── Record list
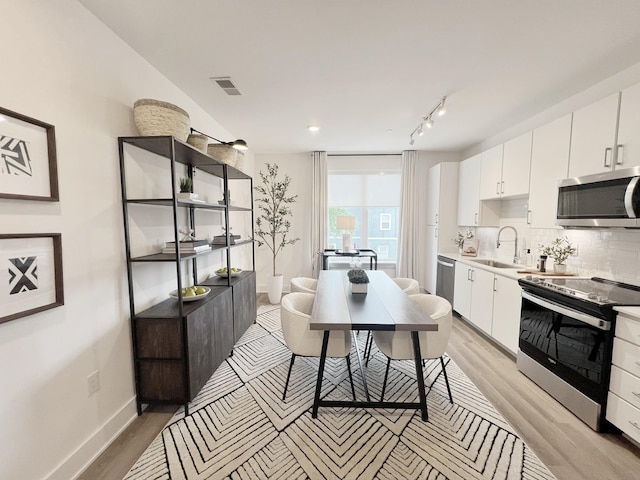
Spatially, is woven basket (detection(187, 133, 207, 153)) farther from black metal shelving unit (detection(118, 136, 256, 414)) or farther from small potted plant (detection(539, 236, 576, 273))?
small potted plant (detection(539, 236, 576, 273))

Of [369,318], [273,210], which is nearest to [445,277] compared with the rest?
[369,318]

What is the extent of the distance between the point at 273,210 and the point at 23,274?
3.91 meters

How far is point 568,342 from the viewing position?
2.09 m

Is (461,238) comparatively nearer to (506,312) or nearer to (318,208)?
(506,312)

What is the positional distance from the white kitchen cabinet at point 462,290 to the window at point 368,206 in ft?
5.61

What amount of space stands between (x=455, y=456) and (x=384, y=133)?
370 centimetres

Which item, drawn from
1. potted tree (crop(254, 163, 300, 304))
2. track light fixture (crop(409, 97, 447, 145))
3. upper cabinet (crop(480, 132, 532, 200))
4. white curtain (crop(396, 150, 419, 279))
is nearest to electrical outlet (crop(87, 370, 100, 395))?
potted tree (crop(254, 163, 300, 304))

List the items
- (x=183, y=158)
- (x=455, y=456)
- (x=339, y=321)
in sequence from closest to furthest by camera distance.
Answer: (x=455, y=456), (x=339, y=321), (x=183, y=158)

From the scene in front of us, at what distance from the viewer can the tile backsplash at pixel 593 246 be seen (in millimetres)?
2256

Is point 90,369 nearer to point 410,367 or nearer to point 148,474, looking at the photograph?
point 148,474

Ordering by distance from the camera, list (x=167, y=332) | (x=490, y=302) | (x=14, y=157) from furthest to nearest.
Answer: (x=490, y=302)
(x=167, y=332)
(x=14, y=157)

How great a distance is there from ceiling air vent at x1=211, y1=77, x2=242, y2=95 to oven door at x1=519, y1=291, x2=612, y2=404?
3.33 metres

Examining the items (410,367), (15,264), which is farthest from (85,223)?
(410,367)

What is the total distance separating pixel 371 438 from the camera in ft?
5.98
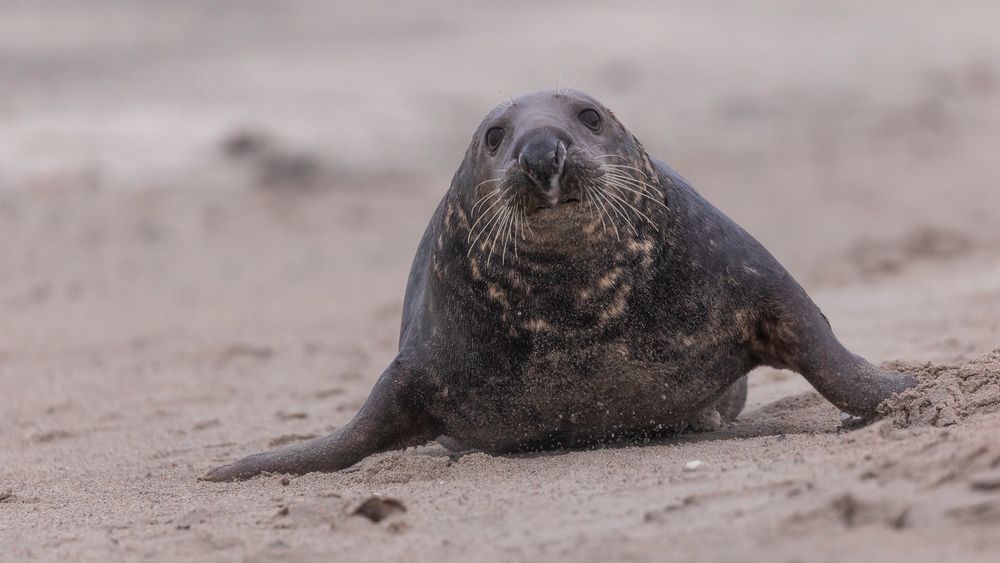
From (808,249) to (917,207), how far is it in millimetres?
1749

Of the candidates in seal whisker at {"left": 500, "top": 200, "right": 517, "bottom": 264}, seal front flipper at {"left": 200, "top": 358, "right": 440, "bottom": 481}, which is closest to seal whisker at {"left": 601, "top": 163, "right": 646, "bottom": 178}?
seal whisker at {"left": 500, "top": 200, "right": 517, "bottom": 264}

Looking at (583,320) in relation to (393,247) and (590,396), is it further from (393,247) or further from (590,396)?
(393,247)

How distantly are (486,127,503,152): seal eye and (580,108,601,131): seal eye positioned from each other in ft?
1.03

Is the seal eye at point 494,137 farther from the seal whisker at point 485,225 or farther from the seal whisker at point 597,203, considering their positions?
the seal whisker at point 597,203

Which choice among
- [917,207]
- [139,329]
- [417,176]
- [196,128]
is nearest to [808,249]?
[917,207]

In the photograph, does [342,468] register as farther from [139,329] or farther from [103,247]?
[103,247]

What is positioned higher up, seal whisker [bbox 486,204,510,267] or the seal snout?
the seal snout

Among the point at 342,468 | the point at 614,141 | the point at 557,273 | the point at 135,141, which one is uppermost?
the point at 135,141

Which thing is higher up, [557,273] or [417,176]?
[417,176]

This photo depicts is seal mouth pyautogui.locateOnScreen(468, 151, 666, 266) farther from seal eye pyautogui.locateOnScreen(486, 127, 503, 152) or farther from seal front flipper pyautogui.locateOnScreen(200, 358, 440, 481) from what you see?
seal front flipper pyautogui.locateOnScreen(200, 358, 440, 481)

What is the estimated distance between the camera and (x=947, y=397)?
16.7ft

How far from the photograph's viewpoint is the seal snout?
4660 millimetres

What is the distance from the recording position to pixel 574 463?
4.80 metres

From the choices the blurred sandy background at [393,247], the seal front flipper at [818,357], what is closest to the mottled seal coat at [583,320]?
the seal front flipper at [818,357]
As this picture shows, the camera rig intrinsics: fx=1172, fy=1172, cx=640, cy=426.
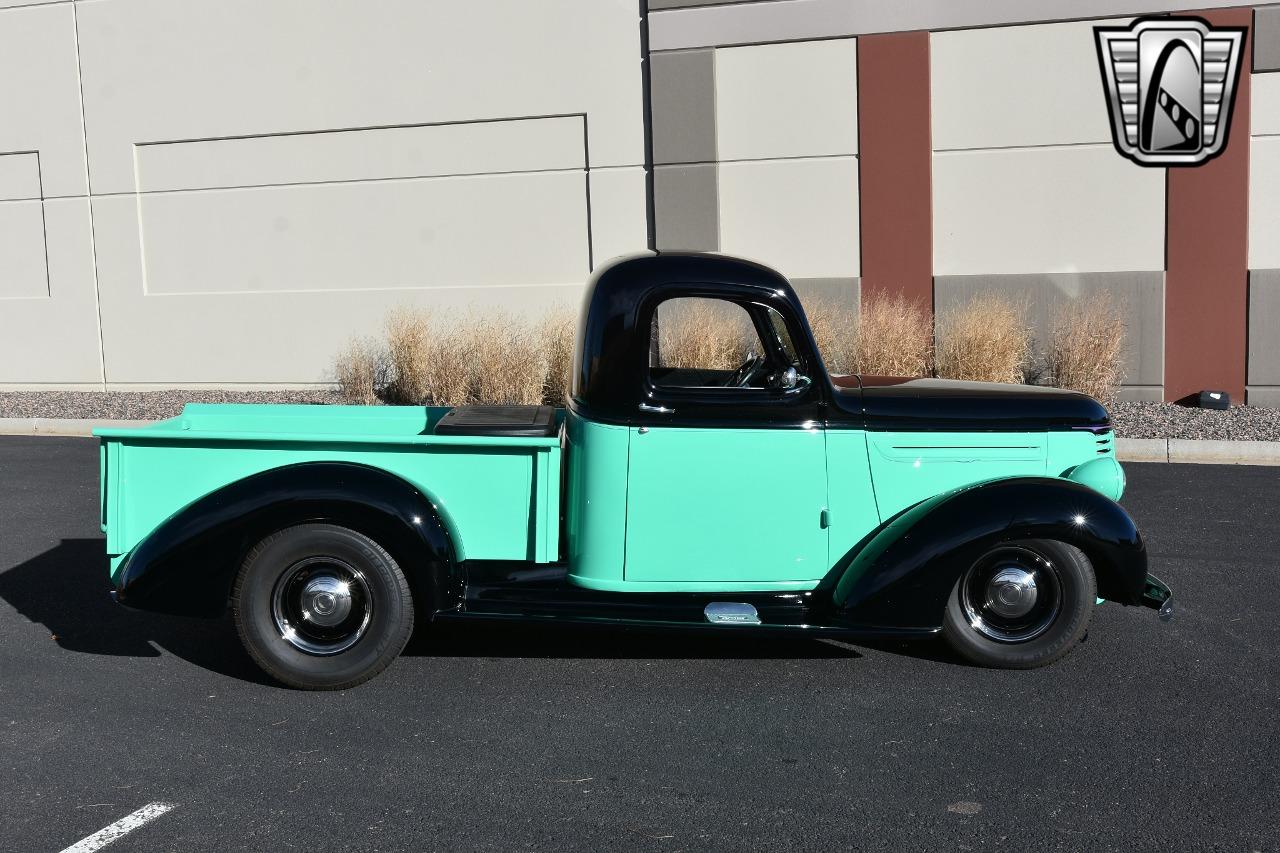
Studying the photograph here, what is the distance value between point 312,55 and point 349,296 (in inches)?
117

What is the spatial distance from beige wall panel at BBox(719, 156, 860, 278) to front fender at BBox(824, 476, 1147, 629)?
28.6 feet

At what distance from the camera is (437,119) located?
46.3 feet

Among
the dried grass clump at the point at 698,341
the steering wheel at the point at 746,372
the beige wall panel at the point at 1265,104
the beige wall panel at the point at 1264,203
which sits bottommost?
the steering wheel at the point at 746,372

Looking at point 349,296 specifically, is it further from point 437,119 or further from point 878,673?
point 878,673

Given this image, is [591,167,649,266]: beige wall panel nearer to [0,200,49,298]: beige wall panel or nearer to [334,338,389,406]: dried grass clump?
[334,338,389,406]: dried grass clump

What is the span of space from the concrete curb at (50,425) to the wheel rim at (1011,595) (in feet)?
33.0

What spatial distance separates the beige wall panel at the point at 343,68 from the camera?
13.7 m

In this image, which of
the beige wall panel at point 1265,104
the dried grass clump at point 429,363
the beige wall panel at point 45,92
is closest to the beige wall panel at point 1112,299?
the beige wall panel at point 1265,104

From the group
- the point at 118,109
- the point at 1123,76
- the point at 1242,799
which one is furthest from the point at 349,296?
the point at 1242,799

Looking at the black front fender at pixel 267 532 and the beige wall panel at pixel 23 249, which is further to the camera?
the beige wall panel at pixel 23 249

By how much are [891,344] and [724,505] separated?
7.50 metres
────
= Your objective =
Extract only the lines from the one that contains "What is the estimated" through the end of the records, inclusive, and omit every picture.

= Solution to the problem =
What is the estimated distance between the camera and (x=947, y=397)?
16.7ft

How far from the photograph's viewpoint is the seal snout?
4660 millimetres

What is the distance from the recording position to pixel 574 463?
4.80 metres

From the choices the blurred sandy background at [393,247], the seal front flipper at [818,357], what is closest to the mottled seal coat at [583,320]?
the seal front flipper at [818,357]
As this picture shows, the camera rig intrinsics: fx=1172, fy=1172, cx=640, cy=426.
Studying the photograph here, what is the distance value between point 312,55 and point 349,296 (in inches)?
117

What is the spatial distance from beige wall panel at BBox(719, 156, 860, 278) to front fender at BBox(824, 476, 1147, 629)?
28.6 feet

At what distance from the camera is (437,119) located?
46.3 feet

Among
the dried grass clump at the point at 698,341
the steering wheel at the point at 746,372
the beige wall panel at the point at 1265,104
the beige wall panel at the point at 1264,203
which sits bottommost?
the steering wheel at the point at 746,372

Looking at point 349,296 specifically, is it further from point 437,119 or further from point 878,673?
point 878,673

Given this image, is [591,167,649,266]: beige wall panel nearer to [0,200,49,298]: beige wall panel or nearer to [334,338,389,406]: dried grass clump?
[334,338,389,406]: dried grass clump

What is the span of space from the concrete curb at (50,425) to the wheel rim at (1011,595) (in feet)?
33.0

What spatial distance separates the beige wall panel at the point at 343,68 from the camera?
13.7 m

In this image, which of
the beige wall panel at point 1265,104
the dried grass clump at point 429,363
the beige wall panel at point 45,92
is closest to the beige wall panel at point 1112,299?
the beige wall panel at point 1265,104

From the group
- the point at 118,109
- the point at 1123,76
- the point at 1242,799
which one is furthest from the point at 349,296?
the point at 1242,799

Looking at the black front fender at pixel 267 532 and the beige wall panel at pixel 23 249, which is further to the camera?
the beige wall panel at pixel 23 249

By how much are [891,344] and [724,505] separated?
7.50 metres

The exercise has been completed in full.